WHAT THE TASK REQUIRES: Reproduce the data below line for line, changing nothing.

SOURCE DATA:

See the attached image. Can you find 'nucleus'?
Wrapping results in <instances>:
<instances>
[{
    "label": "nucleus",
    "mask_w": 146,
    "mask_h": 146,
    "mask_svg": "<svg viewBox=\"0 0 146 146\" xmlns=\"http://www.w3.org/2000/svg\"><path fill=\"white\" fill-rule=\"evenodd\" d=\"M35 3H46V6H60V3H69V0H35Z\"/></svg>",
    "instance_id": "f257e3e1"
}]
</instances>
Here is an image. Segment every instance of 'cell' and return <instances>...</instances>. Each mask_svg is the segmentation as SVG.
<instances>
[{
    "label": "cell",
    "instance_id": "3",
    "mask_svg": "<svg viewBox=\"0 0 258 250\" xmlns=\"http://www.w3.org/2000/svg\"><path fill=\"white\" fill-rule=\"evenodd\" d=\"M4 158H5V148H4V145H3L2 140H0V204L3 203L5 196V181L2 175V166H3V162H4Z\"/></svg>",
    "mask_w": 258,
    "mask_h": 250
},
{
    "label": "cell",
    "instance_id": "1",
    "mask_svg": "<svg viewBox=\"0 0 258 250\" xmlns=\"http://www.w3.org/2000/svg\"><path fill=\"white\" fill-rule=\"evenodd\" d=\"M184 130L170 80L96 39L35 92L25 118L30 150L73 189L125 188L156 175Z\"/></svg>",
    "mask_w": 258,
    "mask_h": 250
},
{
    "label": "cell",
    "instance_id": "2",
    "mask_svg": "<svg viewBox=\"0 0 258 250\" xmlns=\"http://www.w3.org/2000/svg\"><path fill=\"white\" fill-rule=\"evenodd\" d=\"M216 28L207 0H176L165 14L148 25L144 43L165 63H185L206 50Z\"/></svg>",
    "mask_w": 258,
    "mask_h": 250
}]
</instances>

RESPONSE:
See the attached image. Can you find 'nucleus'?
Wrapping results in <instances>:
<instances>
[{
    "label": "nucleus",
    "mask_w": 146,
    "mask_h": 146,
    "mask_svg": "<svg viewBox=\"0 0 146 146\" xmlns=\"http://www.w3.org/2000/svg\"><path fill=\"white\" fill-rule=\"evenodd\" d=\"M35 3H46V6H60V3H69V0H35Z\"/></svg>",
    "instance_id": "f257e3e1"
}]
</instances>
Here is an image. Segment every instance of 'cell' and return <instances>...</instances>. Each mask_svg is the segmentation as SVG.
<instances>
[{
    "label": "cell",
    "instance_id": "3",
    "mask_svg": "<svg viewBox=\"0 0 258 250\" xmlns=\"http://www.w3.org/2000/svg\"><path fill=\"white\" fill-rule=\"evenodd\" d=\"M4 158H5V148H4V145H3L2 140H0V204L3 203L5 196V181L2 175V166H3V162H4Z\"/></svg>",
    "mask_w": 258,
    "mask_h": 250
},
{
    "label": "cell",
    "instance_id": "1",
    "mask_svg": "<svg viewBox=\"0 0 258 250\" xmlns=\"http://www.w3.org/2000/svg\"><path fill=\"white\" fill-rule=\"evenodd\" d=\"M184 130L170 80L96 39L35 92L25 118L30 150L73 189L125 188L156 175Z\"/></svg>",
    "mask_w": 258,
    "mask_h": 250
},
{
    "label": "cell",
    "instance_id": "2",
    "mask_svg": "<svg viewBox=\"0 0 258 250\" xmlns=\"http://www.w3.org/2000/svg\"><path fill=\"white\" fill-rule=\"evenodd\" d=\"M216 28L207 0H176L165 14L148 25L144 43L165 63H185L206 50Z\"/></svg>",
    "mask_w": 258,
    "mask_h": 250
}]
</instances>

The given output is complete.